提供テキスト:
------------------------------------------------------------

大峯奥駈道を歩いてきた。
2日目。
— NR (@NRMeizin) November 2, 2025
昨日の夕方は釈迦ヶ岳が綺麗に見えた。
今は暴風雹の釈迦山頂。
紅葉と樹氷が綺麗だ。 pic.twitter.com/jSRsXiO0Fa
前回からのつづき
ルート

日程 :3日間(2025年11月2日~4日)
山域 :大峰山脈
メンバー:2人(自分含め)
距離 :48.5km(+4453m、-4534m)
1日目 :15.4km(+1573m、-943m)/行者還トンネル東-八経ヶ岳-孔雀岳
2日目 :17.6km(+1464m、-2088m)/釈迦ヶ岳-涅槃岳-行仙岳
3日目 :15.4km(+1406m、-1501m)/傘捨山-地蔵岳-玉置山-玉置神社P
水場 :鳥の目(孔雀岳手前)・玉置神社境内
避難小屋:弥山小屋・楊枝宿・深仙宿・持経宿・平治宿・行仙宿
トイレ :弥山小屋・持経宿・平治宿・行仙宿・玉置神社
宿泊地 :1日目 孔雀覗、2日目 行仙宿
スタート:行者還トンネル東
ゴール :玉置神社駐車場
スタート

チーズリゾット
朝食を頂く。

------------------------------------------------------------

依頼内容:
a. 大峯奥駈道の山行記録で避難小屋として挙げられているものを、すべて書き出せ。
b. 大峯奥駈道の山行記録のうち、「大峯奥駈道を歩いてきた。」から「距離 :48.5km(+4453m、-4534m)」までを、両端も含めてそのまま引用せよ。
次の一覧は、本文とは別個の資料である。

提供情報:
------------------------------------------------------------

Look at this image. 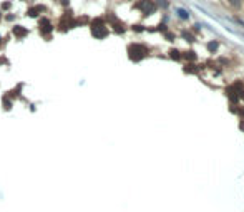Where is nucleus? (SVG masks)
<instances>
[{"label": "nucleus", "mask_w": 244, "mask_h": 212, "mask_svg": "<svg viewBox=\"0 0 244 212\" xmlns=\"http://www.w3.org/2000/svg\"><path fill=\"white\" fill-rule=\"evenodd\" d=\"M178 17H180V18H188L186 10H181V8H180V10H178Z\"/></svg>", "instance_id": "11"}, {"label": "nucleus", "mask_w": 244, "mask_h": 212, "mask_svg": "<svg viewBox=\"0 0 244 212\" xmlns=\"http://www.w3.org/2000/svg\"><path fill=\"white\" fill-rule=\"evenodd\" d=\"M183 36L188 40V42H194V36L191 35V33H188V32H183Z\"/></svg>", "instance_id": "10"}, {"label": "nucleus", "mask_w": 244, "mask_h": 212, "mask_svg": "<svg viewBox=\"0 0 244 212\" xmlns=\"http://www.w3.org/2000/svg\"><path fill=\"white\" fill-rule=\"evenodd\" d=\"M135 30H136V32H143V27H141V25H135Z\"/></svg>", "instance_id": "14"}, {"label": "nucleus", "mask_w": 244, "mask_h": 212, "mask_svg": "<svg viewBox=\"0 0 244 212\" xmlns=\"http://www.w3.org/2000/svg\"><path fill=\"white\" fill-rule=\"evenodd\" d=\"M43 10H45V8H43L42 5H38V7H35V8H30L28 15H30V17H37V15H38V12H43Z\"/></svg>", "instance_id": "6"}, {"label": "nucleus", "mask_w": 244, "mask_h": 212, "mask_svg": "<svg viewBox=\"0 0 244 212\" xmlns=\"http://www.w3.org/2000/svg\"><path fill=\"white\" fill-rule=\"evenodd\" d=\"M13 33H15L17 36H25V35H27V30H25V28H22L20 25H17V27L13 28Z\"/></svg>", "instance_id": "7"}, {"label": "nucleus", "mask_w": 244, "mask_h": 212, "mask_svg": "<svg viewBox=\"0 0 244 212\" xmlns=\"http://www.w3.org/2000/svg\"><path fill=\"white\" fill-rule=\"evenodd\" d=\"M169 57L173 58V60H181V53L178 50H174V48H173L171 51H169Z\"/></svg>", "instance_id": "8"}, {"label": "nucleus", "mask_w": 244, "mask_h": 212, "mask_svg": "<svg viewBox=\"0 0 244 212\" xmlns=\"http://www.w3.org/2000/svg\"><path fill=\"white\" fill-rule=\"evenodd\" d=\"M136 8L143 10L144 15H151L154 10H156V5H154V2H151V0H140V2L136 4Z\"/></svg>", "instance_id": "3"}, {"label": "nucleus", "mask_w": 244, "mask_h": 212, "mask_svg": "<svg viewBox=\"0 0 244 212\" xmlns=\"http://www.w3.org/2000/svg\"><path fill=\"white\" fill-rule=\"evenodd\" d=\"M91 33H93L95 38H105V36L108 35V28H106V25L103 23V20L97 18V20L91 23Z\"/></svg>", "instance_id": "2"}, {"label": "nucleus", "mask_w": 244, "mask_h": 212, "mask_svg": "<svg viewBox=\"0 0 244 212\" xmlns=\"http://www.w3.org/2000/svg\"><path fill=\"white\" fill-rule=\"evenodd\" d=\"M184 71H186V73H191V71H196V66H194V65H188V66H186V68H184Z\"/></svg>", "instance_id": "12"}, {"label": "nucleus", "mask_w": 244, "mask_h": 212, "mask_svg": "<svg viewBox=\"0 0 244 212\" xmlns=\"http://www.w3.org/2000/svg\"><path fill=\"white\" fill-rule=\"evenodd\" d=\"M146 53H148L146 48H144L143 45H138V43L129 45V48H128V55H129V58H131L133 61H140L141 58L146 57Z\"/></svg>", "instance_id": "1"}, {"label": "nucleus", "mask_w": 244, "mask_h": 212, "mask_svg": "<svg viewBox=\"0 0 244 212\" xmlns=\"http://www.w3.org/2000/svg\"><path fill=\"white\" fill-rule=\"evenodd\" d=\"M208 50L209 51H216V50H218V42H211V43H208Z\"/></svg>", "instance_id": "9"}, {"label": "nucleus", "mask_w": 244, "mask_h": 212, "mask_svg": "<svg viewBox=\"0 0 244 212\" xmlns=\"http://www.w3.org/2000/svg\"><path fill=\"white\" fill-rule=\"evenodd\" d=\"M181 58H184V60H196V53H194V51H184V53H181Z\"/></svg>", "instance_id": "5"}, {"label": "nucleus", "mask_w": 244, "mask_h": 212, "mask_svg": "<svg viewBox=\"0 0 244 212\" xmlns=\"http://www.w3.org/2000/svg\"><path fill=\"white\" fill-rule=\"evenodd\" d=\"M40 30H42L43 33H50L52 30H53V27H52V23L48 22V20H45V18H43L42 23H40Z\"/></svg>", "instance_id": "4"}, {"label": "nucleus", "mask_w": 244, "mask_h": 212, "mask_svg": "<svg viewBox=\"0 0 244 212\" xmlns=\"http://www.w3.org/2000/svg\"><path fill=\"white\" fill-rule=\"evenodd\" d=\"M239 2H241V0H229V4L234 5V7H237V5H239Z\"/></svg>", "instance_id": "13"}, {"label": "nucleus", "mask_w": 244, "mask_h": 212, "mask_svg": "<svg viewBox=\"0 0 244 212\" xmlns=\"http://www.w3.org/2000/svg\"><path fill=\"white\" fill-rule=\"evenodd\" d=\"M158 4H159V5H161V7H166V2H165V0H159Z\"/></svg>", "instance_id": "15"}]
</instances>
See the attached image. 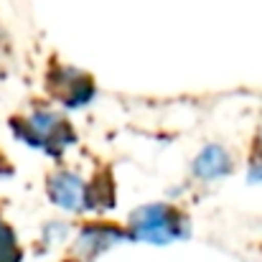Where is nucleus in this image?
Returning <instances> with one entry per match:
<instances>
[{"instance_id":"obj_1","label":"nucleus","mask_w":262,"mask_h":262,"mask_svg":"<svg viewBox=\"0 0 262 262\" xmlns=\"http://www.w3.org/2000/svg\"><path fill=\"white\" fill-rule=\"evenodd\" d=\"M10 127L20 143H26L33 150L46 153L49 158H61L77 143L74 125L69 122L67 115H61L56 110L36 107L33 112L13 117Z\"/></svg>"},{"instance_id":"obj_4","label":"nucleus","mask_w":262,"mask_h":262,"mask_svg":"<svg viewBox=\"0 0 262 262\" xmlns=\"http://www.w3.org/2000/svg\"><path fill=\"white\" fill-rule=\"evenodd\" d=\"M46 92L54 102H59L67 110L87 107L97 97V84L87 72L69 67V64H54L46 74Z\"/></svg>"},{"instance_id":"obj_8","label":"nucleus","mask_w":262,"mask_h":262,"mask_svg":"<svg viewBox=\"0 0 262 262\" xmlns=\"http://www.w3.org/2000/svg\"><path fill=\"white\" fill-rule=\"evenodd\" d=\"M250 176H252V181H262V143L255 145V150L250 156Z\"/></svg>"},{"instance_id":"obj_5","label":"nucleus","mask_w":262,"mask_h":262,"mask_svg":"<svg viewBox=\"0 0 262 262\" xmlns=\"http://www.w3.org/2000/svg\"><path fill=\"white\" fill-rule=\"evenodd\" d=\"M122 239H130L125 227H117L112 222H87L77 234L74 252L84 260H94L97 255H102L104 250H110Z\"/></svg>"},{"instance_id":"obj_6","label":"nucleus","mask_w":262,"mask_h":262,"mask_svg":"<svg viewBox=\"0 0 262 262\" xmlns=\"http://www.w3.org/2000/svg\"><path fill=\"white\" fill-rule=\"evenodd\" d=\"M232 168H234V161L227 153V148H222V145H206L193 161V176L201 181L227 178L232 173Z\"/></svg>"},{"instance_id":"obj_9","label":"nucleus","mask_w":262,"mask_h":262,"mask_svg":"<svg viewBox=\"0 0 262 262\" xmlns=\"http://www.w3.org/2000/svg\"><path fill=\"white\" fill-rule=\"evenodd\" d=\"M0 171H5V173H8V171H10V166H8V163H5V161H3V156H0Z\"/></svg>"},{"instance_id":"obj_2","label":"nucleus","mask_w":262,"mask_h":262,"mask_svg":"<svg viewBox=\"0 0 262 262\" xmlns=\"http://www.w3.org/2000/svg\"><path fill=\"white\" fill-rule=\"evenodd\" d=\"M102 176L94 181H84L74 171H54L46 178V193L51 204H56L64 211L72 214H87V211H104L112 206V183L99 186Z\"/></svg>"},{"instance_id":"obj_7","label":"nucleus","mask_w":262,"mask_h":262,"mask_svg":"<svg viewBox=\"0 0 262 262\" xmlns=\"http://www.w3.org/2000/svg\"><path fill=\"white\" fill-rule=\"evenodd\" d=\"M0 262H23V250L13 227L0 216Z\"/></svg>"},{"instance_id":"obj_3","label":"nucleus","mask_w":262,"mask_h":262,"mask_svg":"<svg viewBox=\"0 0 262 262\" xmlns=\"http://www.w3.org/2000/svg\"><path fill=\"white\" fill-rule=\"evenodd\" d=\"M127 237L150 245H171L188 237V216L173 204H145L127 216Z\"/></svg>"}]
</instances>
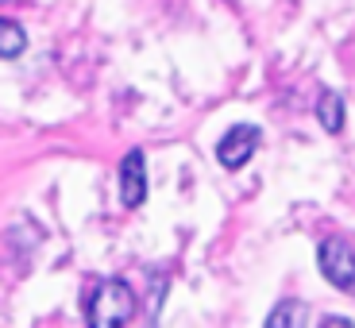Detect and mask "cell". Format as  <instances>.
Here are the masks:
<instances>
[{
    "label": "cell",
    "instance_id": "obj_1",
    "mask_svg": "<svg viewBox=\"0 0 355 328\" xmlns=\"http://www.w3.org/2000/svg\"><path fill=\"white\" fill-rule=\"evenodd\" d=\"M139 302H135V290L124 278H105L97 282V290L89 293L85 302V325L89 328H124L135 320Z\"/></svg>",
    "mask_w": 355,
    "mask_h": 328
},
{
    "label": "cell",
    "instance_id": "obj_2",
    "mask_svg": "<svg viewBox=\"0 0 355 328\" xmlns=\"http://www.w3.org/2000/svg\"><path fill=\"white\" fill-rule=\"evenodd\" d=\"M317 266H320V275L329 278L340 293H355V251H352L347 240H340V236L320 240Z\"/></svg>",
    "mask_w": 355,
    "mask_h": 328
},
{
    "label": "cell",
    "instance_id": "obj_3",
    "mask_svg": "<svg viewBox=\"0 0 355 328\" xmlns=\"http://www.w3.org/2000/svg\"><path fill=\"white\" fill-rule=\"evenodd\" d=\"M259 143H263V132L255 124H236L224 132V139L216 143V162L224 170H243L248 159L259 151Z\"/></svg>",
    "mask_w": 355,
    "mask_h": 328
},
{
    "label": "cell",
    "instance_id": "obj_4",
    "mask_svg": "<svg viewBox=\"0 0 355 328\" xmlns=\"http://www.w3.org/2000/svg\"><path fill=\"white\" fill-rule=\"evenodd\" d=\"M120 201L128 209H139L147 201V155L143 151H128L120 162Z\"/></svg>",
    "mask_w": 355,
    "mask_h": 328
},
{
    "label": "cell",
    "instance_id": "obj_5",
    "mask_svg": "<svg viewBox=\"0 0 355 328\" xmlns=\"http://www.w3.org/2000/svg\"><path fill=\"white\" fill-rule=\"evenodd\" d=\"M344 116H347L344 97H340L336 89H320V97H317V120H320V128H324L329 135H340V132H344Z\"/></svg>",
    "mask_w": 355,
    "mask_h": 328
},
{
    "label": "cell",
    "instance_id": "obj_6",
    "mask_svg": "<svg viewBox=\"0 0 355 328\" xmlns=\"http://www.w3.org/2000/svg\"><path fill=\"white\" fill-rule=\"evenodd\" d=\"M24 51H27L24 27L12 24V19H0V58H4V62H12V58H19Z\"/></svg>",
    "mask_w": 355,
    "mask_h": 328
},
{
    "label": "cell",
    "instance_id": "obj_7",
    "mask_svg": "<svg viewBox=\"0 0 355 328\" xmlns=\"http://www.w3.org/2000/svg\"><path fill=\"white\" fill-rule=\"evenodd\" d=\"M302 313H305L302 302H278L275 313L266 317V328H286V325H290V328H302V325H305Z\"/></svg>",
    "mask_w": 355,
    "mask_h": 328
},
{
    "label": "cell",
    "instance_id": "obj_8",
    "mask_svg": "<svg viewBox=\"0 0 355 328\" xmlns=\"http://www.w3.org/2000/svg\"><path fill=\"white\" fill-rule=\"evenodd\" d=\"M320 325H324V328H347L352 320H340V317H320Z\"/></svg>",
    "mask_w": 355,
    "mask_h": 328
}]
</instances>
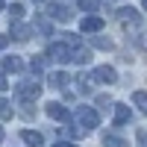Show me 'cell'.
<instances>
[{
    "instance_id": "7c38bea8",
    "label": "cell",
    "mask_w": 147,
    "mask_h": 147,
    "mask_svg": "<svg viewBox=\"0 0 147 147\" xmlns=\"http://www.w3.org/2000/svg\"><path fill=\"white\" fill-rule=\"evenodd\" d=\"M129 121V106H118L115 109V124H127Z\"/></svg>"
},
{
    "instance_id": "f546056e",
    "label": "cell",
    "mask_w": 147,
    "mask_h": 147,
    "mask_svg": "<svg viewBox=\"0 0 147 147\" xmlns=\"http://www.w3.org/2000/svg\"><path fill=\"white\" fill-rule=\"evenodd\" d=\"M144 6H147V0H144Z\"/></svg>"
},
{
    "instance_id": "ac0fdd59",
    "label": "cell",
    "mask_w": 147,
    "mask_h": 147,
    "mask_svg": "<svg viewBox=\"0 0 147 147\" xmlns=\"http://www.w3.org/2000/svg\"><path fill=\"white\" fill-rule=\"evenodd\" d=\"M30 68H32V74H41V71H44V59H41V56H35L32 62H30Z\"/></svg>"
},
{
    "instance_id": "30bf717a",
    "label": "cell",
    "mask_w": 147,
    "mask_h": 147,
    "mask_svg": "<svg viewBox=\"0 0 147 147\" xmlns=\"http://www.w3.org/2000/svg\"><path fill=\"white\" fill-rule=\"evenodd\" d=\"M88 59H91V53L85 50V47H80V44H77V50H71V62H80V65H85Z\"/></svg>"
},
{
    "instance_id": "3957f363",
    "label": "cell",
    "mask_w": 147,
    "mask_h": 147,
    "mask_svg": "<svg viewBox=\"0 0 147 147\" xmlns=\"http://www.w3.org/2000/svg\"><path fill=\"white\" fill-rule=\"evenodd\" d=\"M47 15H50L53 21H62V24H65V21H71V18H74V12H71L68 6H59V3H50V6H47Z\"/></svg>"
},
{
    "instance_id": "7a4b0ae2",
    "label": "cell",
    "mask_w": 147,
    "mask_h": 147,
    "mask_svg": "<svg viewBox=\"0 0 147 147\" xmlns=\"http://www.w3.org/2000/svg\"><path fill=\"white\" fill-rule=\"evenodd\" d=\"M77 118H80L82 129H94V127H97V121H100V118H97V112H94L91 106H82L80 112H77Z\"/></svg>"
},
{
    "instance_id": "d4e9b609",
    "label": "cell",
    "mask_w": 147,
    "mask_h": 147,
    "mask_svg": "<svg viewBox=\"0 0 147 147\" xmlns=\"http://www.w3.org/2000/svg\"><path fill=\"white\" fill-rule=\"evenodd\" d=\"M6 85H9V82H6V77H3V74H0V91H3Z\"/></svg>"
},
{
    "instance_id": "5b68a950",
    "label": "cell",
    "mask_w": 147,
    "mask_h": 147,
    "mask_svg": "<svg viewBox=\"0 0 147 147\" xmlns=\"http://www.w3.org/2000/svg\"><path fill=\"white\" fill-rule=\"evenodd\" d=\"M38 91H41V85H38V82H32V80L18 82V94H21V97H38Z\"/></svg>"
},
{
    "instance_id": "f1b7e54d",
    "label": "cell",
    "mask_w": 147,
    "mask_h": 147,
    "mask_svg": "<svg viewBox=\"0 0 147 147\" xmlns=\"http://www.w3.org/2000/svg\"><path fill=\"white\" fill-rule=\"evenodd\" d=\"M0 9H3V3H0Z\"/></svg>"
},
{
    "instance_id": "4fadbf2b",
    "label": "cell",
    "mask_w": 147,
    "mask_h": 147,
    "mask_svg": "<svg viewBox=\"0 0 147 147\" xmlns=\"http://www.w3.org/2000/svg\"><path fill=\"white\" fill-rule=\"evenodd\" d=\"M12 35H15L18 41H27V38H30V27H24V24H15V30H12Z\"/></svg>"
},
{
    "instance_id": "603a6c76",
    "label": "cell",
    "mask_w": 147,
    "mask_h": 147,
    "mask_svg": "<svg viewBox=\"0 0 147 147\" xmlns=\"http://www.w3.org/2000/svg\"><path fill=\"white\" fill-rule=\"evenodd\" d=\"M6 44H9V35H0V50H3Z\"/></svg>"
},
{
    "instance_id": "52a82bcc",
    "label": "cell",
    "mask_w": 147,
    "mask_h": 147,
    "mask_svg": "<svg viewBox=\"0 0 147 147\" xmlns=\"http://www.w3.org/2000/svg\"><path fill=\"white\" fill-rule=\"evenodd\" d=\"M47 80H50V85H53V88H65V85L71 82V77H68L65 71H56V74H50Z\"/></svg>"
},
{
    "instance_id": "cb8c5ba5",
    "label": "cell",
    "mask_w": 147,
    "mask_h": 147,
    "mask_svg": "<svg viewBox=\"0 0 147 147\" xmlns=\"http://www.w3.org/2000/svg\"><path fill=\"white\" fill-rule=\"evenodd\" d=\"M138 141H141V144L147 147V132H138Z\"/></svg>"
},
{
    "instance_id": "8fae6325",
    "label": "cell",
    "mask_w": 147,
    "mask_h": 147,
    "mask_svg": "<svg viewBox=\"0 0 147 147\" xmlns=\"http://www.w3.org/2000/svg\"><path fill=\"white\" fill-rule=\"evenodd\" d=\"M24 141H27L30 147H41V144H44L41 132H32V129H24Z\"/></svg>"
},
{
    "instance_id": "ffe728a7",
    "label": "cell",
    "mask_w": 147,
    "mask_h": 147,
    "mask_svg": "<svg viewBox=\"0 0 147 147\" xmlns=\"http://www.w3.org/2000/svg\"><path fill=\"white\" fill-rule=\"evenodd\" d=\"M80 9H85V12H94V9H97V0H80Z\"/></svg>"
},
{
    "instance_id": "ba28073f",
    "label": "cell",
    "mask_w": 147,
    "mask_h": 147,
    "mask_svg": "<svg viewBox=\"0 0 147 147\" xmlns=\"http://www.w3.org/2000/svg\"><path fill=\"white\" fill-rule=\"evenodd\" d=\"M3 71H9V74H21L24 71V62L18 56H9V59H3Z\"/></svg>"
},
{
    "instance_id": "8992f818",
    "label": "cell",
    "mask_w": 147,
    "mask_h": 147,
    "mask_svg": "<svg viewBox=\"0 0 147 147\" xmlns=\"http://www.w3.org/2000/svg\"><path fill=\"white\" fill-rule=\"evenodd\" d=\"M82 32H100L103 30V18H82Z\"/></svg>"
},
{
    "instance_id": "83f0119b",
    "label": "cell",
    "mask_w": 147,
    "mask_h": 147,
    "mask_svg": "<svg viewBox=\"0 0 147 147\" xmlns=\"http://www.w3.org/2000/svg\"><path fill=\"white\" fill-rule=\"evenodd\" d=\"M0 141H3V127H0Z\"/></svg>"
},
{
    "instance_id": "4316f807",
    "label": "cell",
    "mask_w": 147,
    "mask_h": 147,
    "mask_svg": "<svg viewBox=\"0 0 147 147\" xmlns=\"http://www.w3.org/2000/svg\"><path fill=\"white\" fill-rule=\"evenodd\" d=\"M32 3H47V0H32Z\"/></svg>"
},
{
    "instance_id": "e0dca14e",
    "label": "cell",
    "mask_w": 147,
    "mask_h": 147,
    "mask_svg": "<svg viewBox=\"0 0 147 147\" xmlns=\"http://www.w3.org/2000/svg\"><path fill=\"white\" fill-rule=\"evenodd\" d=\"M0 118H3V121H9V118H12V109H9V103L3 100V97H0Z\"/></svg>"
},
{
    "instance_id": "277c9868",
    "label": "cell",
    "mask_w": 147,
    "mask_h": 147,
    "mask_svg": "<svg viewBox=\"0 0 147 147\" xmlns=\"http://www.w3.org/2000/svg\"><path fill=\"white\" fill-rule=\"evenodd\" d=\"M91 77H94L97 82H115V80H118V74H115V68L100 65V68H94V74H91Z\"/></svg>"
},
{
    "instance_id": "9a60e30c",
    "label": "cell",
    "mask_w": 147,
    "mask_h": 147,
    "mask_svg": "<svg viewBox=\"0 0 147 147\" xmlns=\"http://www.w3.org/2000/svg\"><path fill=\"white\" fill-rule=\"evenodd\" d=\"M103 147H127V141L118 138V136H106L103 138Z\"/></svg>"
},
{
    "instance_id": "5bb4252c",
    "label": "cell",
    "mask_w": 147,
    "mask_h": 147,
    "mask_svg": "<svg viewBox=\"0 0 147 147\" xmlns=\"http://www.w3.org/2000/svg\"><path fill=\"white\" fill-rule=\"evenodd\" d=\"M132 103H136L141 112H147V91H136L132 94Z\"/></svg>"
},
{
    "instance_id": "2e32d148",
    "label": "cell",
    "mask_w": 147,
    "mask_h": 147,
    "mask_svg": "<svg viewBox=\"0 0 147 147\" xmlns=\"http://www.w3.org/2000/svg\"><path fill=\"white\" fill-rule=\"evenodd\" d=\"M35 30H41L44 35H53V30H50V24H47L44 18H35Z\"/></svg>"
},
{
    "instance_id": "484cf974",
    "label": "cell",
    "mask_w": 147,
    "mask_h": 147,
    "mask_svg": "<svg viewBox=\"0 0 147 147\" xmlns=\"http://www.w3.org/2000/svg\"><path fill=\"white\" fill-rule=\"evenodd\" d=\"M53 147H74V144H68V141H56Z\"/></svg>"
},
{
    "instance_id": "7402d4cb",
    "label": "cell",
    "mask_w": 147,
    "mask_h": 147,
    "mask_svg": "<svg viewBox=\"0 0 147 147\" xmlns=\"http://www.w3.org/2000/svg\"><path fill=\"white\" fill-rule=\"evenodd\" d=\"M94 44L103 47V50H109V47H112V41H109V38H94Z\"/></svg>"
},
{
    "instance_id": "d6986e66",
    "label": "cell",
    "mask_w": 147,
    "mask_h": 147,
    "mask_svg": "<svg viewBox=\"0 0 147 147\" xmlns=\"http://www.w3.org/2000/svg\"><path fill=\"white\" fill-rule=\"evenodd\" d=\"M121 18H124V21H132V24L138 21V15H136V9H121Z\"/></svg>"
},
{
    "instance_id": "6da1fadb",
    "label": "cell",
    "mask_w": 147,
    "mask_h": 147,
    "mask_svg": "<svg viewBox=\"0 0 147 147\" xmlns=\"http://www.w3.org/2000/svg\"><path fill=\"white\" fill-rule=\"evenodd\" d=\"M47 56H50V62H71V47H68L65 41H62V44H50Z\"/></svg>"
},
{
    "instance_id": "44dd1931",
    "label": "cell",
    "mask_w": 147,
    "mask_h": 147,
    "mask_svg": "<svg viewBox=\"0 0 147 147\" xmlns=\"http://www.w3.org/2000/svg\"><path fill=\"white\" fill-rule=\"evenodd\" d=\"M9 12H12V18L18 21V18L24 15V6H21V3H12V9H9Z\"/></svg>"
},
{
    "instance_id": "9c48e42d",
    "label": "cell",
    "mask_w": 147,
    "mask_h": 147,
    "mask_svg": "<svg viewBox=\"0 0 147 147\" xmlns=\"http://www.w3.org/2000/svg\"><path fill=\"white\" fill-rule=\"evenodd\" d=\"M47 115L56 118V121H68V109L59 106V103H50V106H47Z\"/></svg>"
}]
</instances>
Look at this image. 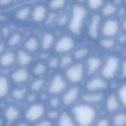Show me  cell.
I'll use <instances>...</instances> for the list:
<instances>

------------------------------------------------------------

出力結果:
a. 弥山小屋、楊枝宿、深仙宿、持経宿、平治宿、行仙宿

b.
大峯奥駈道を歩いてきた。
2日目。
— NR (@NRMeizin) November 2, 2025
昨日の夕方は釈迦ヶ岳が綺麗に見えた。
今は暴風雹の釈迦山頂。
紅葉と樹氷が綺麗だ。 pic.twitter.com/jSRsXiO0Fa
前回からのつづき
ルート

日程 :3日間(2025年11月2日~4日)
山域 :大峰山脈
メンバー:2人(自分含め)
距離 :48.5km(+4453m、-4534m)